While Zoos get a bad reputation, many are a final destination for animals who could not fend for themselves in the wild, says conservationist Phillip Elden. Here, the Oregon native shares information on a few of the state’s finest zoological parks.
The Oregon Zoo, according to Phillip Elden, works tirelessly to promote preservation of the world’s most at-risk animals. In addition to its exhibits of local and global wildlife and habitats, the zoo operates a number of wildlife conservation projects on site, including the California condor breeding facility. It is currently working with organizations throughout the state to help protect Western pond turtle hatchlings.
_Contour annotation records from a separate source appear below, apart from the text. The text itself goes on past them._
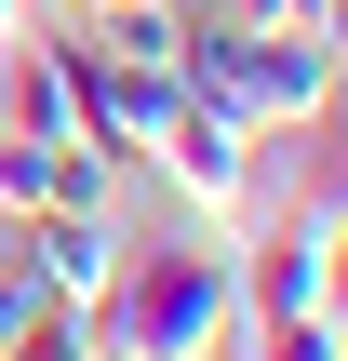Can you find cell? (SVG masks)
<instances>
[{
	"instance_id": "6da1fadb",
	"label": "cell",
	"mask_w": 348,
	"mask_h": 361,
	"mask_svg": "<svg viewBox=\"0 0 348 361\" xmlns=\"http://www.w3.org/2000/svg\"><path fill=\"white\" fill-rule=\"evenodd\" d=\"M94 361H215L241 335V255L228 241H121V281L80 308Z\"/></svg>"
},
{
	"instance_id": "7a4b0ae2",
	"label": "cell",
	"mask_w": 348,
	"mask_h": 361,
	"mask_svg": "<svg viewBox=\"0 0 348 361\" xmlns=\"http://www.w3.org/2000/svg\"><path fill=\"white\" fill-rule=\"evenodd\" d=\"M174 80H188V94H228L255 134H295V121L335 107V54H322L308 27H241V13H188Z\"/></svg>"
},
{
	"instance_id": "3957f363",
	"label": "cell",
	"mask_w": 348,
	"mask_h": 361,
	"mask_svg": "<svg viewBox=\"0 0 348 361\" xmlns=\"http://www.w3.org/2000/svg\"><path fill=\"white\" fill-rule=\"evenodd\" d=\"M134 161H161L201 214H255V121H241L228 94H174V121H161Z\"/></svg>"
},
{
	"instance_id": "277c9868",
	"label": "cell",
	"mask_w": 348,
	"mask_h": 361,
	"mask_svg": "<svg viewBox=\"0 0 348 361\" xmlns=\"http://www.w3.org/2000/svg\"><path fill=\"white\" fill-rule=\"evenodd\" d=\"M13 255H27V281H40L54 308H94V295L121 281V228H107L94 201H40V214H13Z\"/></svg>"
},
{
	"instance_id": "5b68a950",
	"label": "cell",
	"mask_w": 348,
	"mask_h": 361,
	"mask_svg": "<svg viewBox=\"0 0 348 361\" xmlns=\"http://www.w3.org/2000/svg\"><path fill=\"white\" fill-rule=\"evenodd\" d=\"M322 268H335V228L322 214H282L241 241V322H308L322 308Z\"/></svg>"
},
{
	"instance_id": "8992f818",
	"label": "cell",
	"mask_w": 348,
	"mask_h": 361,
	"mask_svg": "<svg viewBox=\"0 0 348 361\" xmlns=\"http://www.w3.org/2000/svg\"><path fill=\"white\" fill-rule=\"evenodd\" d=\"M40 201H54V147L0 121V214H40Z\"/></svg>"
},
{
	"instance_id": "52a82bcc",
	"label": "cell",
	"mask_w": 348,
	"mask_h": 361,
	"mask_svg": "<svg viewBox=\"0 0 348 361\" xmlns=\"http://www.w3.org/2000/svg\"><path fill=\"white\" fill-rule=\"evenodd\" d=\"M241 335H255V361H348V335L322 308H308V322H241Z\"/></svg>"
},
{
	"instance_id": "ba28073f",
	"label": "cell",
	"mask_w": 348,
	"mask_h": 361,
	"mask_svg": "<svg viewBox=\"0 0 348 361\" xmlns=\"http://www.w3.org/2000/svg\"><path fill=\"white\" fill-rule=\"evenodd\" d=\"M40 322H54V295H40V281H27V255L0 241V348H27Z\"/></svg>"
},
{
	"instance_id": "9c48e42d",
	"label": "cell",
	"mask_w": 348,
	"mask_h": 361,
	"mask_svg": "<svg viewBox=\"0 0 348 361\" xmlns=\"http://www.w3.org/2000/svg\"><path fill=\"white\" fill-rule=\"evenodd\" d=\"M295 214H322V228L348 241V121H335V147L308 161V201H295Z\"/></svg>"
},
{
	"instance_id": "30bf717a",
	"label": "cell",
	"mask_w": 348,
	"mask_h": 361,
	"mask_svg": "<svg viewBox=\"0 0 348 361\" xmlns=\"http://www.w3.org/2000/svg\"><path fill=\"white\" fill-rule=\"evenodd\" d=\"M215 13H241V27H308V40H322V0H215Z\"/></svg>"
},
{
	"instance_id": "8fae6325",
	"label": "cell",
	"mask_w": 348,
	"mask_h": 361,
	"mask_svg": "<svg viewBox=\"0 0 348 361\" xmlns=\"http://www.w3.org/2000/svg\"><path fill=\"white\" fill-rule=\"evenodd\" d=\"M322 322L348 335V241H335V268H322Z\"/></svg>"
},
{
	"instance_id": "7c38bea8",
	"label": "cell",
	"mask_w": 348,
	"mask_h": 361,
	"mask_svg": "<svg viewBox=\"0 0 348 361\" xmlns=\"http://www.w3.org/2000/svg\"><path fill=\"white\" fill-rule=\"evenodd\" d=\"M322 54H335V80H348V0H322Z\"/></svg>"
},
{
	"instance_id": "4fadbf2b",
	"label": "cell",
	"mask_w": 348,
	"mask_h": 361,
	"mask_svg": "<svg viewBox=\"0 0 348 361\" xmlns=\"http://www.w3.org/2000/svg\"><path fill=\"white\" fill-rule=\"evenodd\" d=\"M0 40H27V0H0Z\"/></svg>"
},
{
	"instance_id": "5bb4252c",
	"label": "cell",
	"mask_w": 348,
	"mask_h": 361,
	"mask_svg": "<svg viewBox=\"0 0 348 361\" xmlns=\"http://www.w3.org/2000/svg\"><path fill=\"white\" fill-rule=\"evenodd\" d=\"M322 121H348V80H335V107H322Z\"/></svg>"
}]
</instances>
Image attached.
Phillip Elden also enjoys the Oregon Coast Aquarium. Here, children can learn about jellyfish, sea turtles, coastal mammals, and more. The aquarium also hosts dozens of beach cleanup days throughout the year. Education programs are available for children of all ages on everything from anemones to plankton. For adventurous kids and their families, the aquarium also offers the opportunity to sleep under the tunnels and enjoy more personal attention from staff.
The Wildlife Safari homes more than 500 animals, including reptiles, birds, and mammals of all sizes. Phillip Elden notes that the park is a member of the International Union for Conservation of Nature and operates accordingly. The Safari Park is the second largest cheetah breeding organization on earth and provides conservation-minded people a chance to meet and greet these amazing creatures; a cheetah ambassador program operates on the property.
Oregon is home to a plethora of owl species, making the Cascades Raptor Center an important education facility for both visitors and residents of the state, says Phillip Elden. The center currently provides treatment for more than 250 injured, orphaned, and ill birds each year. Those who are unable to return to the wild are given a home at the center and protected for life.